Porte sur le Maghreb et les pays d’Extrême-Orient, le Port de Marseille reste un passage privilégié pour ceux qui souhaitent s’approvisionner hors de l’Union Européenne. Mais le climat social perpétuellement tendu sur place a contribué à donner au port la réputation d’être d'une fiabilité limitée.


Le Port de Marseille

C’est ce qu’a notamment pu découvrir à ses dépens l’enseigne Soul Edge. Alors que l’heure est à l’approvisionnement des collections pour la rentrée, la CGT appelle les dockers marseillais à bloquer le port de marchandises, réclamant la prise en compte du critère de pénibilité dans le cadre des départs en retraite. "Au final, nous avons pris trois semaines de retard, à cause de cela", confie Yann Claupour, attaché commercial. "En raison du blocage, les bateaux étaient déroutés vers le port de Barcelone, ce qui a forcement eu des conséquences".

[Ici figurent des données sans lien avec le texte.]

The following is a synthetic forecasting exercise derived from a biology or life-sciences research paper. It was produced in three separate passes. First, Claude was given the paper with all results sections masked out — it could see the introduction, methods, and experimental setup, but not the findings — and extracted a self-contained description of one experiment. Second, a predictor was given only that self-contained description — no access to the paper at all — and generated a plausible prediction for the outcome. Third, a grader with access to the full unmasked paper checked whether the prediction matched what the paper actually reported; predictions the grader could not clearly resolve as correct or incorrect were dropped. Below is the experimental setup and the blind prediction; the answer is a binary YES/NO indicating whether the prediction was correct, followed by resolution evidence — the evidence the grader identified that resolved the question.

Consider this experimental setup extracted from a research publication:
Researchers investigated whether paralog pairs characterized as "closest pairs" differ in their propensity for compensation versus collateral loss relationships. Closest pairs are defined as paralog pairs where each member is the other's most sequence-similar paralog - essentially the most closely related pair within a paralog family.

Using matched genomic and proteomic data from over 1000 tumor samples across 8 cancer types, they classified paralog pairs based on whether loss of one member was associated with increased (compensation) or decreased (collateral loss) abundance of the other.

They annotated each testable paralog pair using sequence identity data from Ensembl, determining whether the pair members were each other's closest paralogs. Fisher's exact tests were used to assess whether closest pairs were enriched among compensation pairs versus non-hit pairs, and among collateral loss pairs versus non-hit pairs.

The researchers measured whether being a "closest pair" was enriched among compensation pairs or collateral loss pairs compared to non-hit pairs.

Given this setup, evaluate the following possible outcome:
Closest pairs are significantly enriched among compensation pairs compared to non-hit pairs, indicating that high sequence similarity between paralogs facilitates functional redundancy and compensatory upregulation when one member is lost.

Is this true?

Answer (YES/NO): YES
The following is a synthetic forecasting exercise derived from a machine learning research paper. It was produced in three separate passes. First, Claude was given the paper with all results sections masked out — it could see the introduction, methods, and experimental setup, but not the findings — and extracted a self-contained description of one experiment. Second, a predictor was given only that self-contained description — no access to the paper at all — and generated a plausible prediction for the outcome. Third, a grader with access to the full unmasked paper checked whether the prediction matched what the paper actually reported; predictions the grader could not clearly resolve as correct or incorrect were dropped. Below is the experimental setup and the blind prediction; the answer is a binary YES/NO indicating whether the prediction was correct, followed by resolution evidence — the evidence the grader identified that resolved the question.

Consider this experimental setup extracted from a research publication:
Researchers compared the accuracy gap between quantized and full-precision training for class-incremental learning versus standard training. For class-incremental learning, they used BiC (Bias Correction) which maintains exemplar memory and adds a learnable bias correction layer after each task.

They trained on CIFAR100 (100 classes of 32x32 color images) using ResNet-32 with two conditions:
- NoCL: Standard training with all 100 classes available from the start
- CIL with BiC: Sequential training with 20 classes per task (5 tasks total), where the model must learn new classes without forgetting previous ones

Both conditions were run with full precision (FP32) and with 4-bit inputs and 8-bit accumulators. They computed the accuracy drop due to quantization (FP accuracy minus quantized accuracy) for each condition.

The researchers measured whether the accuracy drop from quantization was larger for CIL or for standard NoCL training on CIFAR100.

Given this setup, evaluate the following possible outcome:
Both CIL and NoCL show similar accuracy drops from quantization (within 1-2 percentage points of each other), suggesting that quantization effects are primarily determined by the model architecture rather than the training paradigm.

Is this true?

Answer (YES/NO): NO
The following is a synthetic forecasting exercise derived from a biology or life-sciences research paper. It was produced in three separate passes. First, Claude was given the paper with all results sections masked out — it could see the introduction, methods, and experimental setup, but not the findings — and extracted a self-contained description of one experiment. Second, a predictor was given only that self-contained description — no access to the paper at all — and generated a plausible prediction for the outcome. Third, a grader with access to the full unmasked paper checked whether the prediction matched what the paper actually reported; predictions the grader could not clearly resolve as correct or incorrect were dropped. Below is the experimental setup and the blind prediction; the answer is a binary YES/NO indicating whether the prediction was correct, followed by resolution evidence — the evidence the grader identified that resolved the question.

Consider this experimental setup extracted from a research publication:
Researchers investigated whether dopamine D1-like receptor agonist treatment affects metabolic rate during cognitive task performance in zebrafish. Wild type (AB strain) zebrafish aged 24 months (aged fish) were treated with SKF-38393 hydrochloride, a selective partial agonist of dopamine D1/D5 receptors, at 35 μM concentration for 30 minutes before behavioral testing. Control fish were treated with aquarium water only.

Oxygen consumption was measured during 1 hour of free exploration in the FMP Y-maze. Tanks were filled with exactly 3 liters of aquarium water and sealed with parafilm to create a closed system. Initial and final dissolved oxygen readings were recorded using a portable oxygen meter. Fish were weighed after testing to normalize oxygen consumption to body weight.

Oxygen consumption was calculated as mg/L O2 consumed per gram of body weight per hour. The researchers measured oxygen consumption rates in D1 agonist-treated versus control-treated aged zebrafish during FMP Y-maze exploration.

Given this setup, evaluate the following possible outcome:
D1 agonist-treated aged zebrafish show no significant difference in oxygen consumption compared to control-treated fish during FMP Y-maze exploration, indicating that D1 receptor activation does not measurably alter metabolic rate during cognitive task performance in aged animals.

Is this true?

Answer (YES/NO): YES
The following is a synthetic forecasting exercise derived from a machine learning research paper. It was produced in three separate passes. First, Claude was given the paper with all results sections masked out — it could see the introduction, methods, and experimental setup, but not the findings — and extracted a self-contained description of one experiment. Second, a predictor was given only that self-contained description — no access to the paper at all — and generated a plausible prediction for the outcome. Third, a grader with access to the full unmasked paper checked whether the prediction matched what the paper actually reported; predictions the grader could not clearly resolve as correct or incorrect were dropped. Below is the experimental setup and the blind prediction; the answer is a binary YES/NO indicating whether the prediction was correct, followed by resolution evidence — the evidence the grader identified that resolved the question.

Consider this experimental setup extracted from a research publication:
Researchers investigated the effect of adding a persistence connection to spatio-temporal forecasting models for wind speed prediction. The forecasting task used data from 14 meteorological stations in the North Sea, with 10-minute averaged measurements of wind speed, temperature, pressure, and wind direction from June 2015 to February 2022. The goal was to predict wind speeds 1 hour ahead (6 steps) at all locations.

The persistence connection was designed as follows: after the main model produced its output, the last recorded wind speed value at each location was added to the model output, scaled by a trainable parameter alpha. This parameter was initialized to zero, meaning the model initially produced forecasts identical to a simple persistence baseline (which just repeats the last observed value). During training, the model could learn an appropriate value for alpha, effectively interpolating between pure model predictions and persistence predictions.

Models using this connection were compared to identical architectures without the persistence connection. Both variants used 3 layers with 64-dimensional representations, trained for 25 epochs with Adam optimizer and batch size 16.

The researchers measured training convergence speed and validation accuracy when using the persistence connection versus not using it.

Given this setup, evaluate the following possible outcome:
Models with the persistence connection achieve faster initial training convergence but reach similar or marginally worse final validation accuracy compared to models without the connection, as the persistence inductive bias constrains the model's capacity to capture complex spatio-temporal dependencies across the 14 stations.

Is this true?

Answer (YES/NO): NO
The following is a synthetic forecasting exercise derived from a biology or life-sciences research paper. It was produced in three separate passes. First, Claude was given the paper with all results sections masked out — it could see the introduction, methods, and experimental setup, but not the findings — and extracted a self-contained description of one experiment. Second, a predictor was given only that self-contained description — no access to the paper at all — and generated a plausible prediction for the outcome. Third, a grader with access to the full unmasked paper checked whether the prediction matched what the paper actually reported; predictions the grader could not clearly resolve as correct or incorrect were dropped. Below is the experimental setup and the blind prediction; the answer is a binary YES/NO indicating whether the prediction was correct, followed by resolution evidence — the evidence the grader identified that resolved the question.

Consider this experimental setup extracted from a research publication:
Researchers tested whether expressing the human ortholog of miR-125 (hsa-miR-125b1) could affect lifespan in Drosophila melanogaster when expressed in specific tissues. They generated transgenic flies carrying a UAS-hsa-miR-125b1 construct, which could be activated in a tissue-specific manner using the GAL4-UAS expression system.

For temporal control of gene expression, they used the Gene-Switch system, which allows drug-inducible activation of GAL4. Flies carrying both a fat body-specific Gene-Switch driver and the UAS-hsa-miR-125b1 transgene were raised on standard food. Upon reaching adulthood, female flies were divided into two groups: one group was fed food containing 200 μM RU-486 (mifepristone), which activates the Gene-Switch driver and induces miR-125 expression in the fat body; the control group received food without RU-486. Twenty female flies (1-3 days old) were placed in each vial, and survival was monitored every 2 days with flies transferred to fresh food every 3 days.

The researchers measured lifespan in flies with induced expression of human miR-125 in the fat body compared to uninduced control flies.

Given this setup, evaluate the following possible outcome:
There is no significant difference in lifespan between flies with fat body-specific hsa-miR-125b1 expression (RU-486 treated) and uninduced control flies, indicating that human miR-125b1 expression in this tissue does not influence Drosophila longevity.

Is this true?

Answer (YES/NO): NO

Un problème partagé par un détaillant spécialisé dans le denim. "Kaporal a eu de gros retards à certains moments en raison des mouvements sur le port de Marseille", explique-t-il, soulignant que la marque a été contrainte de livrer ses magasins "au compte-goutte". Pour Fabrice Raoul, directeur commercial de Didier Parakian, il s’agit d’un réel handicap pour une partie de la profession. "Nous ne sommes pas touchés car nous privilégions l'acheminement de nos collections par la route ou par les airs", confie-t-il à Fashionmag.com. "Ceci dit, pour les marques qui font produire en Inde, au Vietnam ou en Chine, c’est plus compliqué. Et notamment dans le denim".

Pour la marque marseillaise Sugar, le problème ne se pose pas. "Nous produisons très majoritairement en France, avec moins de 10 % de produits venant de Tunisie", explique son PDG Jean-Richard Tokatlian, pour qui le problème est ailleurs. "S’il se produisait une pénurie d’essence, là, cela pourrait clairement devenir un problème pour la région". Bloqué depuis le 27 septembre, le port pétrolier de Marseille approvisionne cinq grandes raffineries françaises, faisant de la pénurie l’un des enjeux majeurs du conflits en cours (57 millions de tonnes d'hydrocarbures ont transité par le port l'an passé).

Un conflit qui aura avant tout eu pour première victime la réputation du port, dont la fiabilité est largement remise en question par industriels et commerçants. "C’est bien simple: autour de moi, la plupart des gens refuse à présent de se faire livrer via Marseille", lâche Jean-Richard Tokatlian. En 2009, 83 millions de tonnes de matériel ont transité par le port de Marseille, en chute de 13 % par rapport à 2008.